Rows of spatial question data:
## start

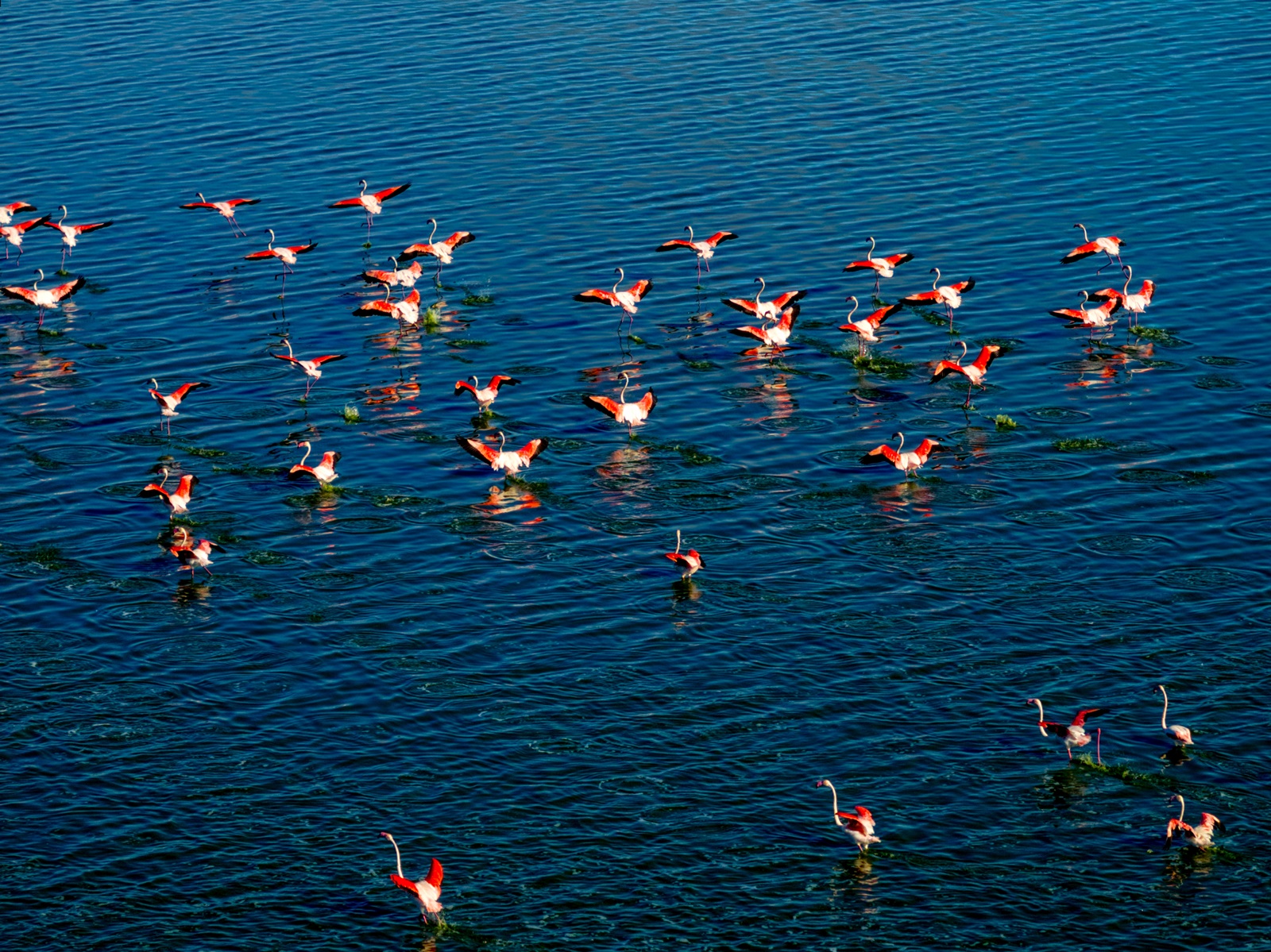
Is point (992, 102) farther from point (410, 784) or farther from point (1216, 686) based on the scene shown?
point (410, 784)

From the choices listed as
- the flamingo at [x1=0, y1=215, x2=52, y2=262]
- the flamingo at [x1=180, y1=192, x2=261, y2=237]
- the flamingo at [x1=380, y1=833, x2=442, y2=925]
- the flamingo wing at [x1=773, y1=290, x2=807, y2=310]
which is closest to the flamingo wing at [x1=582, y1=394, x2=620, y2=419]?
the flamingo wing at [x1=773, y1=290, x2=807, y2=310]

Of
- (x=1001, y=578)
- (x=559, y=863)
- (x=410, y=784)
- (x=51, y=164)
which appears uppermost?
(x=51, y=164)

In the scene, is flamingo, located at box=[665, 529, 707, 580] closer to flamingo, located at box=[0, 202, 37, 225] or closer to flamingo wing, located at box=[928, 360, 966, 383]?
flamingo wing, located at box=[928, 360, 966, 383]

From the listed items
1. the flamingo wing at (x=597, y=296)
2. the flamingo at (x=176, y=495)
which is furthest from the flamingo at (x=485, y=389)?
the flamingo at (x=176, y=495)

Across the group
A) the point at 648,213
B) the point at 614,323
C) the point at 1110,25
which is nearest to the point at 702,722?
the point at 614,323

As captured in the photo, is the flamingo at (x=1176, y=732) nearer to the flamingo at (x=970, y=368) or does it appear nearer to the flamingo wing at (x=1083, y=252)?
the flamingo at (x=970, y=368)

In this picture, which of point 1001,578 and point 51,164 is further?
point 51,164
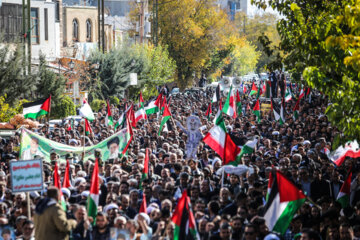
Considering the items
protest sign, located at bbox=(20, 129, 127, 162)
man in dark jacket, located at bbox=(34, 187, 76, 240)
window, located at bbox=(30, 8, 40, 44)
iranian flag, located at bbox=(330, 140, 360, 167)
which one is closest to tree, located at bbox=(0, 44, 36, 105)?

## end

PROBLEM REQUIREMENTS: Please rewrite every line of the records above as a numbered list, leaving out blank lines and the picture markers.

ANSWER FOR THIS EXERCISE:
1. Is point (992, 102) farther from point (410, 784) or farther from point (1216, 686) based on the scene shown?
2. point (410, 784)
3. From the choices listed as
4. - the flamingo at [x1=0, y1=215, x2=52, y2=262]
5. - the flamingo at [x1=180, y1=192, x2=261, y2=237]
6. - the flamingo at [x1=380, y1=833, x2=442, y2=925]
7. - the flamingo wing at [x1=773, y1=290, x2=807, y2=310]
8. which is closest to the flamingo wing at [x1=582, y1=394, x2=620, y2=419]?
9. the flamingo wing at [x1=773, y1=290, x2=807, y2=310]
10. Of
11. - (x=1001, y=578)
12. - (x=559, y=863)
13. - (x=410, y=784)
14. - (x=51, y=164)
15. which appears uppermost?
16. (x=51, y=164)
17. In the scene, is flamingo, located at box=[665, 529, 707, 580] closer to flamingo, located at box=[0, 202, 37, 225] or closer to flamingo wing, located at box=[928, 360, 966, 383]?
18. flamingo wing, located at box=[928, 360, 966, 383]
19. From the listed items
20. 1. the flamingo wing at (x=597, y=296)
21. 2. the flamingo at (x=176, y=495)
22. which is furthest from the flamingo at (x=485, y=389)?
23. the flamingo at (x=176, y=495)
24. Across the group
25. A) the point at 648,213
26. B) the point at 614,323
27. C) the point at 1110,25
28. which is nearest to the point at 702,722?
29. the point at 614,323
30. As captured in the photo, is the flamingo at (x=1176, y=732) nearer to the flamingo at (x=970, y=368) or does it appear nearer to the flamingo wing at (x=1083, y=252)?
31. the flamingo at (x=970, y=368)
32. In this picture, which of point 1001,578 and point 51,164 is further?
33. point 51,164
34. Considering the items
35. protest sign, located at bbox=(20, 129, 127, 162)
36. man in dark jacket, located at bbox=(34, 187, 76, 240)
37. window, located at bbox=(30, 8, 40, 44)
38. iranian flag, located at bbox=(330, 140, 360, 167)
39. which one is closest to tree, located at bbox=(0, 44, 36, 105)?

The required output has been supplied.